:: PASSAGE GIVEN ::

CONTENTS-
Abstract
Introduction
Study Area
Methodology
Results and Conclusions
Bibliography

Groundwater is an important resource of the country, which is contributing substantially for the Indian economy. Nearly 80% of drinking and domestic water needs are met   through groundwater.   With more than 17 million energized wells nationwide, groundwater now meets more than 15% of the country's irrigation demand. The rapid development of groundwater utilisation has also brought in new problems, viz. over exploitation associated with quality deterioration, seasonal fluctuation of water table affecting shallow wells and also pollution problems.  

Quantification of natural groundwater recharge is a basic pre-requisite for efficient groundwater resource management and is particularly vital in arid and semi-arid regions.   In the present study, groundwater recharge is estimated for 59 rain gauge stations of Bangalore district using water-table fluctuation method for both monsoon and non-monsoon seasons.   The district receives 61mm average recharge, with a minimum of 49mm for Dodballapur taluk and a maximum of 75mm for Hoskote taluk.  

Water is the vital element of life and a truthful companion of humanity.   It is the most abundant element on earth, covering about 1400 million cubic kilometers of which only 0.003percent is actually usable, the rest forming part of oceans and polar ice caps.   Urban, domestic and industrial consumers are using larger amount of water and consequently depleting the available resources.   The goal should be to promote water use and management in such a way that society's needs are met while at the same time water resources are protected.   Non-availability of adequate drinking water due to progressively depleting surface and groundwater is a big challenge to the water management system.  

Even today more than 90% of our rural population is primarily dependent on groundwater.   Water supplies from groundwater sources are becoming increasingly important, but they are threatened by unplanned exploitation and contamination from many sources.   Protection and conservation of groundwater is, therefore, a top priority task, particularly in   regions of limited available water resources.  

Groundwater recharge    in general sense is the downward flow of water reaching the water table, forming an addition to the groundwater reservoir.   Recharge of groundwater may occur naturally from precipitation, rivers, canals and lakes and as man –induced phenomenon via such activities as irrigation and urbanisation.

Urbanisation has profound impacts on the hydrological cycle; effecting changes in groundwater recharge mechanisms.   The provision of water supply sanitation and drainage are the key elements of the urbanisation process.   A common factor to most urbanisation is that it results in-

                (i).   Impermeabilisation of a significant proportion of the land surface, and

                (ii). Major water imports from outside the urban limits.

:::

:: STATED EXERCISE A ::
Copy the section of the groundwater text that opens with the words "Groundwater is an" and closes with "also pollution problems.", word for word.

:: PROVIDED ENTRIES ::

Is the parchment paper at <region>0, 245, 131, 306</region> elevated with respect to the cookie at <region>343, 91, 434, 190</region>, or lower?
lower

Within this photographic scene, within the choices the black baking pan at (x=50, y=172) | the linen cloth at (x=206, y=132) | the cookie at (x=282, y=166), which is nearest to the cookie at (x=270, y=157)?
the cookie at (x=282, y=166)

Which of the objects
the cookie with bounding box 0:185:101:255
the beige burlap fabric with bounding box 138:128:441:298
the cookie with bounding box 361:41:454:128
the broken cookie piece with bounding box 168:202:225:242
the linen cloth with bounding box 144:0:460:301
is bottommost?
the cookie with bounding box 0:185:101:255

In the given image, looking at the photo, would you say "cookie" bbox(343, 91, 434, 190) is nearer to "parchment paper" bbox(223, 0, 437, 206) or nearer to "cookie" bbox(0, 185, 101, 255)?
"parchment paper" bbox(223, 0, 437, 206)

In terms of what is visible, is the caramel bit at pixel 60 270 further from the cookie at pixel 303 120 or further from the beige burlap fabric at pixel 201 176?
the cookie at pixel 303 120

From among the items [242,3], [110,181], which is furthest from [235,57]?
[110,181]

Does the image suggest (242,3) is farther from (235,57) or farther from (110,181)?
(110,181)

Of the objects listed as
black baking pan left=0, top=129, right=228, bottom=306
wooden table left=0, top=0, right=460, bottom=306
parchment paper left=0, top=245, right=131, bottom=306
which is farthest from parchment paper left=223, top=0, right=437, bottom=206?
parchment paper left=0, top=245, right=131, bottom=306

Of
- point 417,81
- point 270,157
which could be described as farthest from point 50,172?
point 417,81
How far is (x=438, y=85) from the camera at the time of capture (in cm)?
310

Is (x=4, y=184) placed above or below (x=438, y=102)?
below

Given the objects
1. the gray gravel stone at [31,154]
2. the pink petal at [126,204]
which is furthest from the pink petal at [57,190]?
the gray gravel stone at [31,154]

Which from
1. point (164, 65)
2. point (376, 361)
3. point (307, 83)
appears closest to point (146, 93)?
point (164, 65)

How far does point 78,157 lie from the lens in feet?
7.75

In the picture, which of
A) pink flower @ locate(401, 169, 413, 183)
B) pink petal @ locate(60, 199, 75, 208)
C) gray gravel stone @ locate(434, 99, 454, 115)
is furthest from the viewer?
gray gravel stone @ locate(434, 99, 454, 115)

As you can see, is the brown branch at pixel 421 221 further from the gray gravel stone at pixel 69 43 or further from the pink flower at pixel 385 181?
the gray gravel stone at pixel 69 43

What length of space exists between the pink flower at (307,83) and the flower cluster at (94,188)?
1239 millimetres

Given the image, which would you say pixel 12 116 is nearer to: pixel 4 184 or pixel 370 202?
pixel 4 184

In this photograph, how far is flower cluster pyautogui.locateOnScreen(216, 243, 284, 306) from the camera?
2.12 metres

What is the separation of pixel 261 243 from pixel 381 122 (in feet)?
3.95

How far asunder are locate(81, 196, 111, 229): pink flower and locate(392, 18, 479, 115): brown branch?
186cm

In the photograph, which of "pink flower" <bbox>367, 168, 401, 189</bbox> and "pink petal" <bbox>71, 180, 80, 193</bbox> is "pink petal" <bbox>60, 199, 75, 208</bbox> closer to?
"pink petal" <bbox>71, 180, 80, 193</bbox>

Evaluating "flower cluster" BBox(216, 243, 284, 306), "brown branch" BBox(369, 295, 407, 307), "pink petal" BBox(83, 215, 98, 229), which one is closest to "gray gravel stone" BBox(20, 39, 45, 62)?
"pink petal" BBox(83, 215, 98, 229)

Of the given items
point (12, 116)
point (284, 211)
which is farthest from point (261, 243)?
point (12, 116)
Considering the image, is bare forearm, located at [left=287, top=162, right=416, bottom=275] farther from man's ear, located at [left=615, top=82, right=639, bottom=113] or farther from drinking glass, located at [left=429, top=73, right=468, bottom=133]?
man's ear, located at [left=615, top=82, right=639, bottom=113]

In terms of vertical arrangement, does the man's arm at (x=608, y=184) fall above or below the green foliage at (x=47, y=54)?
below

:::

:: STATED EXERCISE B ::
Recast the entries from the line containing "Of the given items" through the end of the entries as a Markdown table with the columns Position and Text, leaving out blank lines.

:: TASK SOLUTION A ::
Groundwater is an important resource of the country, which is contributing substantially for the Indian economy. Nearly 80% of drinking and domestic water needs are met   through groundwater.   With more than 17 million energized wells nationwide, groundwater now meets more than 15% of the country's irrigation demand. The rapid development of groundwater utilisation has also brought in new problems, viz. over exploitation associated with quality deterioration, seasonal fluctuation of water table affecting shallow wells and also pollution problems.

:: TASK SOLUTION B ::
| Position | Text |
|---|---|
| 1 | Of the given items |
| 2 | point (12, 116) |
| 3 | point (284, 211) |
| 4 | which is farthest from point (261, 243)? |
| 5 | point (12, 116) |
| 6 | Considering the image, is bare forearm, located at [left=287, top=162, right=416, bottom=275] farther from man's ear, located at [left=615, top=82, right=639, bottom=113] or farther from drinking glass, located at [left=429, top=73, right=468, bottom=133]? |
| 7 | man's ear, located at [left=615, top=82, right=639, bottom=113] |
| 8 | In terms of vertical arrangement, does the man's arm at (x=608, y=184) fall above or below the green foliage at (x=47, y=54)? |
| 9 | below |